在人机交互领域，对说话对象的准确识别可以帮助机器人完成决策或推荐等后续任务;因此，对象确定作为一项先决任务是非常有趣的。无论是自然语言处理(NLP)工作中的实体识别(NER)，还是计算机视觉(CV)领域中的对象检测(OD)任务，其本质都是实现对象识别。目前，多模态方法被广泛应用于基础图像识别和自然语言处理任务中。该多模态体系结构可以更准确地执行实体识别任务，但当面对含有较多噪声的短文本和图像时，我们发现基于图像-文本的多模态命名实体识别(MNER)体系结构仍有优化的空间。在这项研究中，我们提出了一种新的多层次多模态命名实体识别架构，该架构是一个能够提取有用的视觉信息以增强语义理解并进而提高实体识别效率的网络。具体而言，我们首先分别对图像和文本进行编码，然后构建基于Transformer的对称神经网络架构进行多模态特征融合。我们利用一种门控机制来过滤与文本内容显著相关的视觉信息，以增强文本理解并实现语义消歧。此外，我们还结合了字符级矢量编码来减少文本噪声。最后，我们将条件随机场用于标签分类任务。在Twitter数据集上的实验表明，我们的模型可以提高MNER任务的准确性。

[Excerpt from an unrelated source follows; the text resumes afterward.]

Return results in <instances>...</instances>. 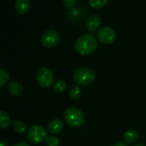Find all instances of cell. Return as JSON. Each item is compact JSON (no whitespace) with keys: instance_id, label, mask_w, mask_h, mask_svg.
<instances>
[{"instance_id":"6da1fadb","label":"cell","mask_w":146,"mask_h":146,"mask_svg":"<svg viewBox=\"0 0 146 146\" xmlns=\"http://www.w3.org/2000/svg\"><path fill=\"white\" fill-rule=\"evenodd\" d=\"M98 44L95 35L85 34L81 35L75 42V51L80 55H90L97 49Z\"/></svg>"},{"instance_id":"7a4b0ae2","label":"cell","mask_w":146,"mask_h":146,"mask_svg":"<svg viewBox=\"0 0 146 146\" xmlns=\"http://www.w3.org/2000/svg\"><path fill=\"white\" fill-rule=\"evenodd\" d=\"M96 79L95 71L88 67H80L74 71L73 80L75 84L82 86H87L94 82Z\"/></svg>"},{"instance_id":"3957f363","label":"cell","mask_w":146,"mask_h":146,"mask_svg":"<svg viewBox=\"0 0 146 146\" xmlns=\"http://www.w3.org/2000/svg\"><path fill=\"white\" fill-rule=\"evenodd\" d=\"M65 122L72 127H80L85 121L84 113L77 108H68L64 113Z\"/></svg>"},{"instance_id":"277c9868","label":"cell","mask_w":146,"mask_h":146,"mask_svg":"<svg viewBox=\"0 0 146 146\" xmlns=\"http://www.w3.org/2000/svg\"><path fill=\"white\" fill-rule=\"evenodd\" d=\"M36 81L40 86L49 88L54 84V74L49 68L42 67L36 73Z\"/></svg>"},{"instance_id":"5b68a950","label":"cell","mask_w":146,"mask_h":146,"mask_svg":"<svg viewBox=\"0 0 146 146\" xmlns=\"http://www.w3.org/2000/svg\"><path fill=\"white\" fill-rule=\"evenodd\" d=\"M27 137L31 143H40L46 139L47 131L43 126L39 125H35L28 130Z\"/></svg>"},{"instance_id":"8992f818","label":"cell","mask_w":146,"mask_h":146,"mask_svg":"<svg viewBox=\"0 0 146 146\" xmlns=\"http://www.w3.org/2000/svg\"><path fill=\"white\" fill-rule=\"evenodd\" d=\"M115 32L110 27H103L97 32V39L102 44L110 45L115 40Z\"/></svg>"},{"instance_id":"52a82bcc","label":"cell","mask_w":146,"mask_h":146,"mask_svg":"<svg viewBox=\"0 0 146 146\" xmlns=\"http://www.w3.org/2000/svg\"><path fill=\"white\" fill-rule=\"evenodd\" d=\"M60 36L56 30H47L41 36V43L44 46L51 48L58 44Z\"/></svg>"},{"instance_id":"ba28073f","label":"cell","mask_w":146,"mask_h":146,"mask_svg":"<svg viewBox=\"0 0 146 146\" xmlns=\"http://www.w3.org/2000/svg\"><path fill=\"white\" fill-rule=\"evenodd\" d=\"M85 26L89 32H96L102 26V19L98 15H92L88 18Z\"/></svg>"},{"instance_id":"9c48e42d","label":"cell","mask_w":146,"mask_h":146,"mask_svg":"<svg viewBox=\"0 0 146 146\" xmlns=\"http://www.w3.org/2000/svg\"><path fill=\"white\" fill-rule=\"evenodd\" d=\"M15 9L17 13L21 15H25L29 11L30 1L29 0H16Z\"/></svg>"},{"instance_id":"30bf717a","label":"cell","mask_w":146,"mask_h":146,"mask_svg":"<svg viewBox=\"0 0 146 146\" xmlns=\"http://www.w3.org/2000/svg\"><path fill=\"white\" fill-rule=\"evenodd\" d=\"M63 128H64V124L58 119H54L51 120L47 125L48 131L51 132L52 134H59L62 131Z\"/></svg>"},{"instance_id":"8fae6325","label":"cell","mask_w":146,"mask_h":146,"mask_svg":"<svg viewBox=\"0 0 146 146\" xmlns=\"http://www.w3.org/2000/svg\"><path fill=\"white\" fill-rule=\"evenodd\" d=\"M8 91L12 96H19L23 94V87L21 83L17 81H12L8 85Z\"/></svg>"},{"instance_id":"7c38bea8","label":"cell","mask_w":146,"mask_h":146,"mask_svg":"<svg viewBox=\"0 0 146 146\" xmlns=\"http://www.w3.org/2000/svg\"><path fill=\"white\" fill-rule=\"evenodd\" d=\"M138 139V132L136 130H128L124 134V141L126 143H133Z\"/></svg>"},{"instance_id":"4fadbf2b","label":"cell","mask_w":146,"mask_h":146,"mask_svg":"<svg viewBox=\"0 0 146 146\" xmlns=\"http://www.w3.org/2000/svg\"><path fill=\"white\" fill-rule=\"evenodd\" d=\"M11 123V119L10 115L5 111L0 110V128L5 129L7 128Z\"/></svg>"},{"instance_id":"5bb4252c","label":"cell","mask_w":146,"mask_h":146,"mask_svg":"<svg viewBox=\"0 0 146 146\" xmlns=\"http://www.w3.org/2000/svg\"><path fill=\"white\" fill-rule=\"evenodd\" d=\"M69 96L73 100H78L82 96V90H81V89L78 85L73 84V85H71L70 87Z\"/></svg>"},{"instance_id":"9a60e30c","label":"cell","mask_w":146,"mask_h":146,"mask_svg":"<svg viewBox=\"0 0 146 146\" xmlns=\"http://www.w3.org/2000/svg\"><path fill=\"white\" fill-rule=\"evenodd\" d=\"M13 128L18 133H24L27 131V125L21 120H16L13 122Z\"/></svg>"},{"instance_id":"2e32d148","label":"cell","mask_w":146,"mask_h":146,"mask_svg":"<svg viewBox=\"0 0 146 146\" xmlns=\"http://www.w3.org/2000/svg\"><path fill=\"white\" fill-rule=\"evenodd\" d=\"M10 79V75L8 71H6L5 70L0 69V88L4 87Z\"/></svg>"},{"instance_id":"e0dca14e","label":"cell","mask_w":146,"mask_h":146,"mask_svg":"<svg viewBox=\"0 0 146 146\" xmlns=\"http://www.w3.org/2000/svg\"><path fill=\"white\" fill-rule=\"evenodd\" d=\"M108 0H89V3L92 8L100 9L107 5Z\"/></svg>"},{"instance_id":"ac0fdd59","label":"cell","mask_w":146,"mask_h":146,"mask_svg":"<svg viewBox=\"0 0 146 146\" xmlns=\"http://www.w3.org/2000/svg\"><path fill=\"white\" fill-rule=\"evenodd\" d=\"M66 84L64 81L63 80H57L56 82H54L53 84V90L56 91V92H58V93H62L64 92L65 90H66Z\"/></svg>"},{"instance_id":"d6986e66","label":"cell","mask_w":146,"mask_h":146,"mask_svg":"<svg viewBox=\"0 0 146 146\" xmlns=\"http://www.w3.org/2000/svg\"><path fill=\"white\" fill-rule=\"evenodd\" d=\"M46 143L47 146H58L59 139L55 136H49L46 139Z\"/></svg>"},{"instance_id":"ffe728a7","label":"cell","mask_w":146,"mask_h":146,"mask_svg":"<svg viewBox=\"0 0 146 146\" xmlns=\"http://www.w3.org/2000/svg\"><path fill=\"white\" fill-rule=\"evenodd\" d=\"M78 0H63V5L65 9L71 10L77 4Z\"/></svg>"},{"instance_id":"44dd1931","label":"cell","mask_w":146,"mask_h":146,"mask_svg":"<svg viewBox=\"0 0 146 146\" xmlns=\"http://www.w3.org/2000/svg\"><path fill=\"white\" fill-rule=\"evenodd\" d=\"M13 146H30V145H29L28 143H23V142H19V143H16V144H15V145H13Z\"/></svg>"},{"instance_id":"7402d4cb","label":"cell","mask_w":146,"mask_h":146,"mask_svg":"<svg viewBox=\"0 0 146 146\" xmlns=\"http://www.w3.org/2000/svg\"><path fill=\"white\" fill-rule=\"evenodd\" d=\"M113 146H127L125 143H123V142H119V143H114Z\"/></svg>"},{"instance_id":"603a6c76","label":"cell","mask_w":146,"mask_h":146,"mask_svg":"<svg viewBox=\"0 0 146 146\" xmlns=\"http://www.w3.org/2000/svg\"><path fill=\"white\" fill-rule=\"evenodd\" d=\"M0 146H7V144L5 143L2 142V141H0Z\"/></svg>"},{"instance_id":"cb8c5ba5","label":"cell","mask_w":146,"mask_h":146,"mask_svg":"<svg viewBox=\"0 0 146 146\" xmlns=\"http://www.w3.org/2000/svg\"><path fill=\"white\" fill-rule=\"evenodd\" d=\"M134 146H145V145H143V144H142V143H138V144H136V145H134Z\"/></svg>"}]
</instances>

本文章由计算机程序翻译，如有差异，请以英文原文为准。

求助全文

约1分钟内获得全文求助全文

来源期刊

Frontiers in Neurorobotics COMPUTER SCIENCE, ARTIFICIAL INTELLIGENCER-ROBOTICS

CiteScore

5.20

自引率

6.50%

发文量

250

审稿时长

14 weeks

期刊介绍： Frontiers in Neurorobotics publishes rigorously peer-reviewed research in the science and technology of embodied autonomous neural systems. Specialty Chief Editors Alois C. Knoll and Florian Röhrbein at the Technische Universität München are supported by an outstanding Editorial Board of international experts. This multidisciplinary open-access journal is at the forefront of disseminating and communicating scientific knowledge and impactful discoveries to researchers, academics and the public worldwide. Neural systems include brain-inspired algorithms (e.g. connectionist networks), computational models of biological neural networks (e.g. artificial spiking neural nets, large-scale simulations of neural microcircuits) and actual biological systems (e.g. in vivo and in vitro neural nets). The focus of the journal is the embodiment of such neural systems in artificial software and hardware devices, machines, robots or any other form of physical actuation. This also includes prosthetic devices, brain machine interfaces, wearable systems, micro-machines, furniture, home appliances, as well as systems for managing micro and macro infrastructures. Frontiers in Neurorobotics also aims to publish radically new tools and methods to study plasticity and development of autonomous self-learning systems that are capable of acquiring knowledge in an open-ended manner. Models complemented with experimental studies revealing self-organizing principles of embodied neural systems are welcome. Our journal also publishes on the micro and macro engineering and mechatronics of robotic devices driven by neural systems, as well as studies on the impact that such systems will have on our daily life.